Ze is lief. Ze heeft al een glas water voor me gehaald en met een lauwwarm washandje mijn voorhoofd gedept. Zoals haar moeder dat waarschijnlijk bij haar heeft gedaan toen ze klein was. Genegenheid die ik niet ken. Uit deze gedachte ontspringt een nieuwe pijnbal die zich een weg naar boven baant. Met horten en stoten valt hij in stukken uit mijn mond. De geluiden die meekomen zijn even onverstaanbaar als onsmakelijk. Ik krimp in elkaar en wens zo onzichtbaar te zijn als ik zo vaak ben.

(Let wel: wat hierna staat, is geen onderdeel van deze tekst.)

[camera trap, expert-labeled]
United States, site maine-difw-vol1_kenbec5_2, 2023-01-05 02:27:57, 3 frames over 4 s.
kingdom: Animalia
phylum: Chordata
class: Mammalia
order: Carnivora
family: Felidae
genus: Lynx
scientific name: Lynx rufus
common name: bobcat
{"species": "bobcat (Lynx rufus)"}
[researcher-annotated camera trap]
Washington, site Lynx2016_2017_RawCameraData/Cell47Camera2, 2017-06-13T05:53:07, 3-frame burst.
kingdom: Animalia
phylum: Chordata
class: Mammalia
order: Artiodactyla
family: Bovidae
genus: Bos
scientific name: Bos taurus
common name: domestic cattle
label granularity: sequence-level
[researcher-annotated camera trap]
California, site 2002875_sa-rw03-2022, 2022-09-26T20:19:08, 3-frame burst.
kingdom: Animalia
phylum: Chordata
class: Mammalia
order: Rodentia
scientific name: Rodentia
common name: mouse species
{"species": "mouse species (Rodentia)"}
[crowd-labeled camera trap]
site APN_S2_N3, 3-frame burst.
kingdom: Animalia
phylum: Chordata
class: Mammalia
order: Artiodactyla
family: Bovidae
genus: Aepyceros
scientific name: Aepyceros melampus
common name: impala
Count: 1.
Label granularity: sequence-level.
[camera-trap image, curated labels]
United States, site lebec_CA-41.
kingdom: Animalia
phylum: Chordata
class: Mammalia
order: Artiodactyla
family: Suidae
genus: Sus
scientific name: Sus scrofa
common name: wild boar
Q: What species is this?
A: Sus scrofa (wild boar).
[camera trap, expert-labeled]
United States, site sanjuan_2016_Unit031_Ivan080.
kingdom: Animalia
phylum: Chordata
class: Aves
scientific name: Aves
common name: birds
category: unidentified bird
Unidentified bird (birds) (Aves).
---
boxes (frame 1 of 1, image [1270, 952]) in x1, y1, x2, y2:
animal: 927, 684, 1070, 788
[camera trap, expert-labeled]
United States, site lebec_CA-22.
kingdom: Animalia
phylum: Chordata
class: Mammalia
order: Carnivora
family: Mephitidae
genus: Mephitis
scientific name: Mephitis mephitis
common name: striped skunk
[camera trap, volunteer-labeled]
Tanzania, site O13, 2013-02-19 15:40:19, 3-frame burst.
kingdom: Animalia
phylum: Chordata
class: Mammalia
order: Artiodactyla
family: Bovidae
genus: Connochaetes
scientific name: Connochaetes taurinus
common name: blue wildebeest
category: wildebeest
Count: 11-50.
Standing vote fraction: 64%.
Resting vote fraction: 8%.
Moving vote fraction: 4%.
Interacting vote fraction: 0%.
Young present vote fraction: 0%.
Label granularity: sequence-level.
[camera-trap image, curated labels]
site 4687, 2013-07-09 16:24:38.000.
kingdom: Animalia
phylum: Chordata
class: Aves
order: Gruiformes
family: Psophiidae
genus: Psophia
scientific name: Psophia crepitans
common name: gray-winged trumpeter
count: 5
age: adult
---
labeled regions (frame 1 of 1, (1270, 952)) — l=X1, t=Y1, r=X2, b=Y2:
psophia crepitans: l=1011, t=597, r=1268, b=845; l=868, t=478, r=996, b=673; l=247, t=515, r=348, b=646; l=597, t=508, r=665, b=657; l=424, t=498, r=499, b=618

Kate heeft Emma en Vera gebeld. Ze zijn meteen gekomen en zitten nu ook in de slaapkamer. Hun meelijwekkende blikken geven mij het gevoel dat ik er bij hoor. Vera heeft op haar weg hiernaartoe een chocoladehart bij de bakker gehaald. Ik houd niet van chocolade, maar dat kan Vera niet weten.
    ‘Wie wil er een stukje?’ doorbreek ik de stilte.
    Met z’n drieën eten ze driekwart van het hart op. De bovenste bolling met het rode strikje laten ze liggen voor mij. Zo stel ik me mijn eigen hart voor, aangevreten en hol, de leegte en de zonde camouflerend.
    ‘Hoe?’ begint Emma. ‘Of wil je er niet over praten?’
    Natuurlijk wil ik er niet over praten, wat zou ik moeten zeggen? Ik verschuil me achter de veronderstelde schok en laat me in stilte troosten door hun aandacht.
    Emma is goed met woorden, op school schrijft zij de opstellen die ik had willen schrijven. Ze biedt aan om me te helpen met mijn speech. Emma wil mij helpen. Ik zie ons al zitten in de aula, samen, een surrealistisch beeld. Ik schud het van mijn netvlies.
    ‘Of een tekstje voor de advertentie? Of het rouwkaartje?’ Ze raakt kort mijn been aan, ik zwijg en ik knik.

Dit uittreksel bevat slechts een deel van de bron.